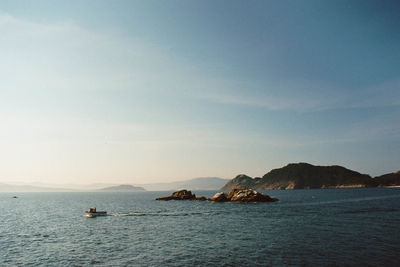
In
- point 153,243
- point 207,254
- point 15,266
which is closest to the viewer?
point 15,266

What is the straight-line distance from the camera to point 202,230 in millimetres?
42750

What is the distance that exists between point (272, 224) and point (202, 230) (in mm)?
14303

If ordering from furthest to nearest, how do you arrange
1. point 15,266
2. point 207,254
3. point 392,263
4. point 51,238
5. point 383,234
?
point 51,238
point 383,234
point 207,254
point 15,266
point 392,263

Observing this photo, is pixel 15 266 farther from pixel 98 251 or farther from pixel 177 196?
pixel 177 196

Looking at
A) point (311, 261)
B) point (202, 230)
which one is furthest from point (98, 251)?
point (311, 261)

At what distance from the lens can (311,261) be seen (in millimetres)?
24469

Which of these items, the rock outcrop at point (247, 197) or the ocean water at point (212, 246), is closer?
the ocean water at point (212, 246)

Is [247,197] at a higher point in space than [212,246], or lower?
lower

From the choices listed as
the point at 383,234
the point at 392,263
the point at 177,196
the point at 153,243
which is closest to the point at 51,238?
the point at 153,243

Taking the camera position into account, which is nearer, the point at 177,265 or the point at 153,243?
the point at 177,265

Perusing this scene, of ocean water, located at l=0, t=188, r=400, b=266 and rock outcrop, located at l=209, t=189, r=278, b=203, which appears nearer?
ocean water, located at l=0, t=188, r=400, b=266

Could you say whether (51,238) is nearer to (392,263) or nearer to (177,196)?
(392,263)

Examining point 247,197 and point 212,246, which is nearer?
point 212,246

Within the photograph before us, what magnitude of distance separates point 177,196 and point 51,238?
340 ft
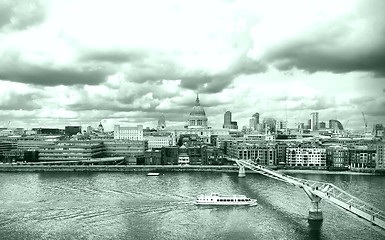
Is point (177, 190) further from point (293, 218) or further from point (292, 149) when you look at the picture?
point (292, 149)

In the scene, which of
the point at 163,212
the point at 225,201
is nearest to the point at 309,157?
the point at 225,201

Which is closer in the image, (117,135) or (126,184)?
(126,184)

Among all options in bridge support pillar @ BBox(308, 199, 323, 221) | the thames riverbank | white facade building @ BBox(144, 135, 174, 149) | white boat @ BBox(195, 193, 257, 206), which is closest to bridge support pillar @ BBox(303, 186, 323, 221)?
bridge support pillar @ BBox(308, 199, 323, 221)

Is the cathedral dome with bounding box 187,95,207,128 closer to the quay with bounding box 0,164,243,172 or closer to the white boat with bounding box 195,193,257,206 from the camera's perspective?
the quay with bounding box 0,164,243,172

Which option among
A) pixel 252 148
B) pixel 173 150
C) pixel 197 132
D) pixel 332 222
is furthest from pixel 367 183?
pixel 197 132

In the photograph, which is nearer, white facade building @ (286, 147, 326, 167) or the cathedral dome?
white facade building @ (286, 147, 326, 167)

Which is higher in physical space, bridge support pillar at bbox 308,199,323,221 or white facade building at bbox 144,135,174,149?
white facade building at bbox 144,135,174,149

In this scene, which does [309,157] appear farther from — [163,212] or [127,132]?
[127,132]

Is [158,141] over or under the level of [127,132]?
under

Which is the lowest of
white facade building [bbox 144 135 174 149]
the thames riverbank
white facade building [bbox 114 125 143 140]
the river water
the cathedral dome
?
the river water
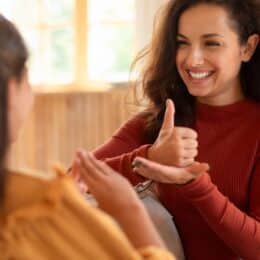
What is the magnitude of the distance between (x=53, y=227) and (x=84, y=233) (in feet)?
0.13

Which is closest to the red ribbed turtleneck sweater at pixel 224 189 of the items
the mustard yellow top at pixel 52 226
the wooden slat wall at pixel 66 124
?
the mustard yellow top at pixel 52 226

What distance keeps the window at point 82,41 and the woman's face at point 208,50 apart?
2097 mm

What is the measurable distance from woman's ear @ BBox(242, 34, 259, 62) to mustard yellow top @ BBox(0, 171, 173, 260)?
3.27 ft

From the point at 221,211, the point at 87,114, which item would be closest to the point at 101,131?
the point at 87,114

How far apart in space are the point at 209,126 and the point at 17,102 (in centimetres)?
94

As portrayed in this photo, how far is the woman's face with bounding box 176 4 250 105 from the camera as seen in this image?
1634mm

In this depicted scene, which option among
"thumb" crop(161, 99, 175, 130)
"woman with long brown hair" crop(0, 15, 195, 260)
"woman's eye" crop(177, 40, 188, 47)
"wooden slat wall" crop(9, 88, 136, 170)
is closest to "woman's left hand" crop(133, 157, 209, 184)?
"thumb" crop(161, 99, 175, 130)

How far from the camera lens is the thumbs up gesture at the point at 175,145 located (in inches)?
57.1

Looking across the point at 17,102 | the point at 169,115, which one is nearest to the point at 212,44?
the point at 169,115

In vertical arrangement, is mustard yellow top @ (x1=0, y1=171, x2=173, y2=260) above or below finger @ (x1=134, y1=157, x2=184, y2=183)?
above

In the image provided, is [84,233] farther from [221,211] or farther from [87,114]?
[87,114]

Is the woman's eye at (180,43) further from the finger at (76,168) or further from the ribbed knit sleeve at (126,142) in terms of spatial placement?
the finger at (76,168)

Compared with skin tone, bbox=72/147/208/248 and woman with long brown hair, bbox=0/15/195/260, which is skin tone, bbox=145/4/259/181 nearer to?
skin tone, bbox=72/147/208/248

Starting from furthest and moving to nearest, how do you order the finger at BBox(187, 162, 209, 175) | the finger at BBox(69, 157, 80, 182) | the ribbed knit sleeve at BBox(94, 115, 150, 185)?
⁂
**TASK REQUIREMENTS**
Copy out the stretch from the line containing "Compared with skin" through the end of the data, keeping every line, and raise each coordinate in the answers by 77.

**RESPONSE TO THIS EXERCISE**
Compared with skin tone, bbox=72/147/208/248 and woman with long brown hair, bbox=0/15/195/260, which is skin tone, bbox=145/4/259/181 nearer to?
skin tone, bbox=149/224/285/325

Starting from furthest and moving to nearest, how do you order the finger at BBox(187, 162, 209, 175) | the finger at BBox(69, 157, 80, 182) | the ribbed knit sleeve at BBox(94, 115, 150, 185)?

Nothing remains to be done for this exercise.